Please hold the pedantic lectures about how the global oil market works: Demand will be met, if not by oil pumped from beneath the Arctic Ocean then by oil pumped from somewhere else. By this logic, the administration’s decision is about energy policy — promoting U.S. self-sufficiency and creating jobs — rather than climate policy. The way to reduce carbon emissions, according to this view, is by cutting demand, not by restricting supply.
But we are told by scientists and world leaders, including Obama, that climate change is an urgent crisis. And on the global scale — the only measure that really matters — the demand-only approach isn’t working well enough.
The concentration of carbon dioxide in the atmosphere is an astounding 40 percent higher than it was at the beginning of the Industrial Revolution, when large-scale burning of fossil fuels began. Fourteen of the 15 warmest years on record have occurred this century, with 2014 measured as the warmest of all. And the National Oceanic and Atmospheric Administration announced last month that January through March 2015 were the warmest first three months of the year ever recorded.
It’s not that demand-side efforts are entirely ineffectual against climate change; without them, emissions and temperatures would be rising even faster.

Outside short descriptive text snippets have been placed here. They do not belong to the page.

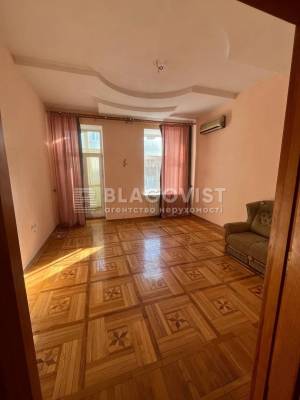 Квартира W-7433505, Гончара О., 90/92, Київ - Фото 1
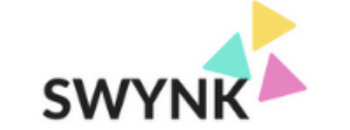 Swynk Logo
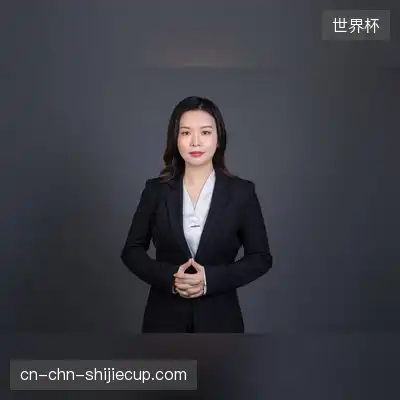 丹凤公主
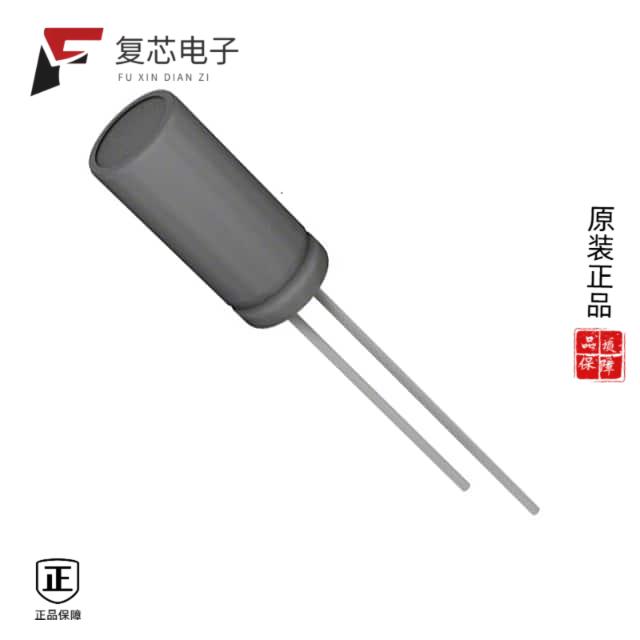 原厂正品50YXJ22MTA5X11全新CAP ALUM 22UF 20% 50V RA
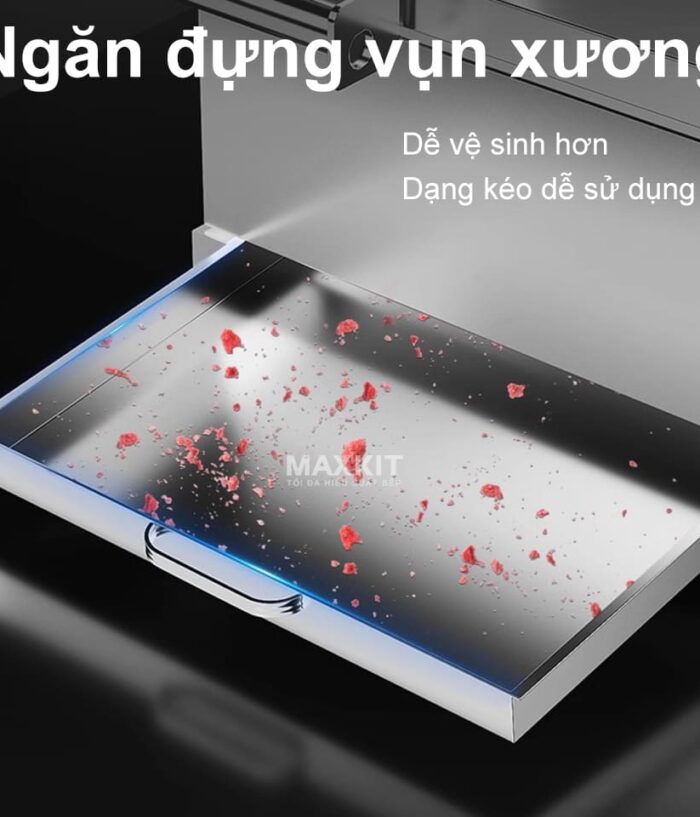 Máy cưa xương YF-F210A 9 May cua xuong YF F210A 6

But it is hard to argue that the current approach is doing enough.
If we are going to avert the kind of temperature rise that climate scientists say would be catastrophic, some of the oil, coal and natural gas buried in the ground will have to stay there.

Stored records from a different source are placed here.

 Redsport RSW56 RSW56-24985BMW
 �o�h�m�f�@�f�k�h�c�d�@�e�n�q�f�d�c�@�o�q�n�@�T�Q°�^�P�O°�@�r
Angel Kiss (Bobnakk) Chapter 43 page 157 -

“Drill, baby, drill” was a slogan Republicans used during the 2008 campaign, but it became a reality under Obama. According to the U.S. Energy Information Administration, domestic oil production zoomed from 5.4 million barrels a day in 2009 to 8.7 million barrels a day last year, a level not seen since the waning days of the Reagan administration.

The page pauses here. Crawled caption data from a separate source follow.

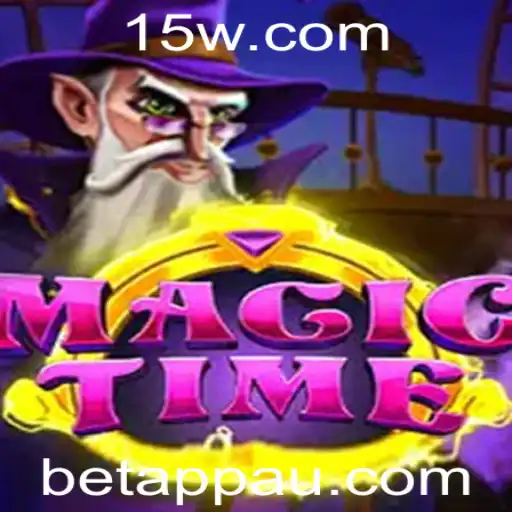 MagicTime: Explorando o Universo Fascinante do Novo Jogo de Estratégia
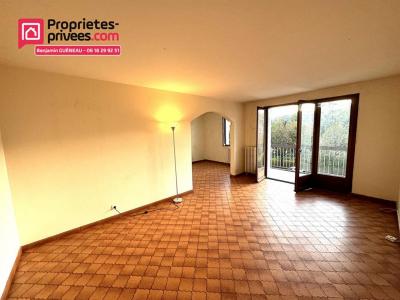 For sale Rumilly 4 rooms 85 m2 Haute savoie (74150) photo 2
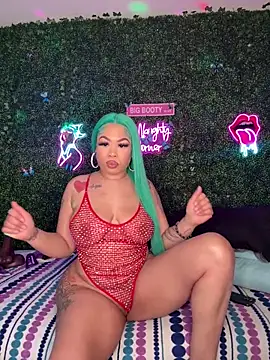 Snapshot of ThickAssRena chatting on 02/03/26, 09:14 ThickAssRena online show from 02/03/26, 09:14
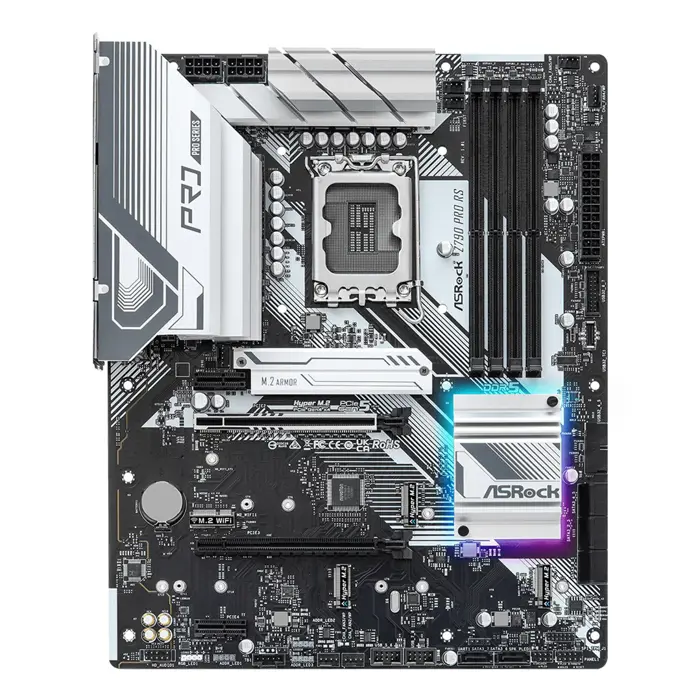 asrock-z790-pro-rs-intel-z790-lga-1700-atx-54706-plyasr1700035.webp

Obama has opened vast new lands and offshore tracts to oil drilling. To be fair, he has also put some sensitive areas off-limits, including in the Arctic. But overall, under Obama, the United States has come to threaten the likes of Saudi Arabia and Russia for supremacy in fossil-fuel production.
This is part of what Obama calls his “all of the above” energy strategy, in which he fosters growth and innovation in renewable energy sectors, such as solar and wind, while also promoting U.S. self-sufficiency.
Anticipated rules from the Environmental Protection Agency limiting emissions at coal-fired power plants may go a long way toward reducing the nation’s carbon footprint. But given the urgency, why shouldn’t Obama also take such an approach to climate change? Why not attack the supply side of the equation by firmly deciding to keep drilling rigs out of the Arctic Ocean?
The environmental risk alone would justify saying no to Shell’s plans; a big spill would be a disaster. But even if Arctic oil can be exploited without mishap, we’re talking about billions of gallons of oil being added to a market that is currently glutted. It doesn’t matter whether that oil is eventually burned in New York or New Delhi, in Los Angeles or Lagos.
If we don’t take a stand in the Arctic, then where? And if not now, when?